Autonomous systems and artificial intelligence have the potential to revolutionise our lives and bring great benefits to society. But they also pose a challenge: we have to be confident that advances such as driverless cars and autonomous systems in hospitals and the maritime sector will operate safely and reliably.
Self-driving cars, for instance, must be able to differentiate between different types of objects - cars, bikes, and pedestrians - while at the same time avoiding false alerts. The challenge for our computer scientists is to develop methodologies and processes that can be used by developers and regulators to demonstrate that the autonomous system is safe and regulate its safe use.
York is spearheading research in this area, working with industry partners and across disciplines on research that has a real-world impact. They have developed AMLAS, the first methodology to enable developers to explicitly and systematically establish justified confidence in machine learnt (ML) components in an autonomous system.
Developed by our Assuring Autonomy International Programme (AAIP), a £12M programme funded by the Lloyd's Register Foundation, the framework helps to develop a compelling argument about the ML in an autonomous system. It incorporates a process for systematically integrating safety assurance into the development of ML components. It allows developers to embed safety from the beginning, rather than adding it at the end of development.
"...AMLAS has made an important contribution to safety case patterns and provided valuable guidance on how to proceed to justify the safety of machine learning components." - Lydia Gauerhof, Research Engineer, Robert Bosch GmbH
The AMLAS guidance has been used across the globe in numerous sectors and settings. It has been applied by a partnership project led by NHS Digital, which found that AMLAS aligns closely with real-world clinical practice. The team is developing supplementary guidance to support work to establish the use of the AMLAS guidance in the development and introduction of ML-based systems in healthcare.

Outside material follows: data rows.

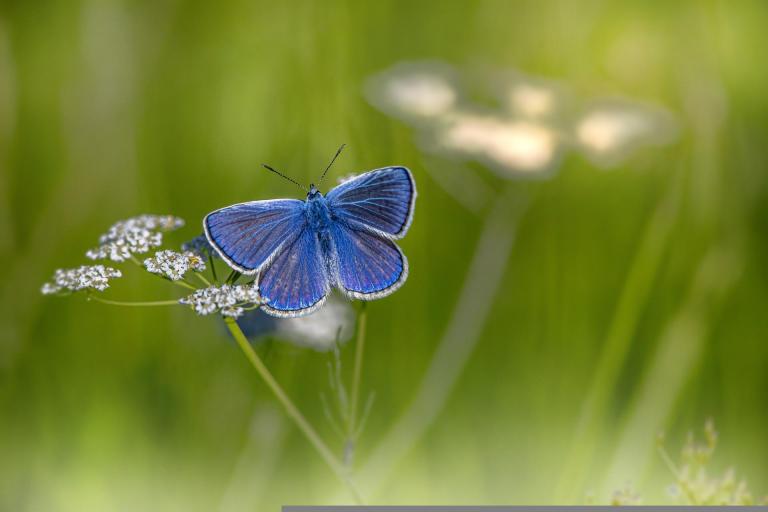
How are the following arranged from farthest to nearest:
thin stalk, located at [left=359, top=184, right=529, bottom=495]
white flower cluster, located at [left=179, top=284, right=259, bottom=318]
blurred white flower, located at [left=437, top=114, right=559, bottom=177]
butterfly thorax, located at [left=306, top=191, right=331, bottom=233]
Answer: blurred white flower, located at [left=437, top=114, right=559, bottom=177], thin stalk, located at [left=359, top=184, right=529, bottom=495], butterfly thorax, located at [left=306, top=191, right=331, bottom=233], white flower cluster, located at [left=179, top=284, right=259, bottom=318]

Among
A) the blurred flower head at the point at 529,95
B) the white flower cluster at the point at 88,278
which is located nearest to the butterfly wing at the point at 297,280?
the white flower cluster at the point at 88,278

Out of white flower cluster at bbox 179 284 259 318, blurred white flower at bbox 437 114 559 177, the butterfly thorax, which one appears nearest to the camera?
white flower cluster at bbox 179 284 259 318

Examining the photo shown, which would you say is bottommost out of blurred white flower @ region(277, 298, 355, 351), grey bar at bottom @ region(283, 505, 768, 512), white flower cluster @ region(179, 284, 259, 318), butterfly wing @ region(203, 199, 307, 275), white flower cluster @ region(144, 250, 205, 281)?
grey bar at bottom @ region(283, 505, 768, 512)

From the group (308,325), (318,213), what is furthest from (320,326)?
(318,213)

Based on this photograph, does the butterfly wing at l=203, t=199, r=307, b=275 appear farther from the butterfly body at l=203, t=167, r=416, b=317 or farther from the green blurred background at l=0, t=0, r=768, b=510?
the green blurred background at l=0, t=0, r=768, b=510

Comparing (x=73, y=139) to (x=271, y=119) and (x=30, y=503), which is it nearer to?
(x=271, y=119)

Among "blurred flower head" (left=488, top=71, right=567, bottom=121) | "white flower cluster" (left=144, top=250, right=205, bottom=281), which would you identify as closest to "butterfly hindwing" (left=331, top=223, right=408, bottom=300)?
"white flower cluster" (left=144, top=250, right=205, bottom=281)

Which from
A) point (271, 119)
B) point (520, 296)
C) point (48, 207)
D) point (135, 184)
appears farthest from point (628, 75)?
point (48, 207)

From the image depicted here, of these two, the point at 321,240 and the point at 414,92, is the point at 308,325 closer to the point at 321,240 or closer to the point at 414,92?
the point at 321,240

A team of engineers developing small autonomous satellites to help detect and predict wildfires has also benefited from the AMLAS methodology. The guidance has enabled them to demonstrate confidence in the safety of their ML models, instilling confidence for both the internal team and the company’s customers.
Additional research being undertaken by the AAIP feeds into a need for an overall framework for the safety assurance of autonomous systems. Their collaborative, evidence-based work is focused on four key areas in addition to the AMLAS work already published:
- considering how the system will work out of isolation in a complex, real-world environment
- assuring how the system understands the world around it
- giving confidence in how an autonomous system makes decisions
- understanding the ethical acceptability of autonomous systems
The team is also starting to consider how we govern the development and use of autonomous systems. The multidisciplinary Assuring Responsibility for Trusted Autonomous Systems project is establishing who is responsible for the decisions and outcomes of autonomous systems. This is a crucial element of their trustworthy governance.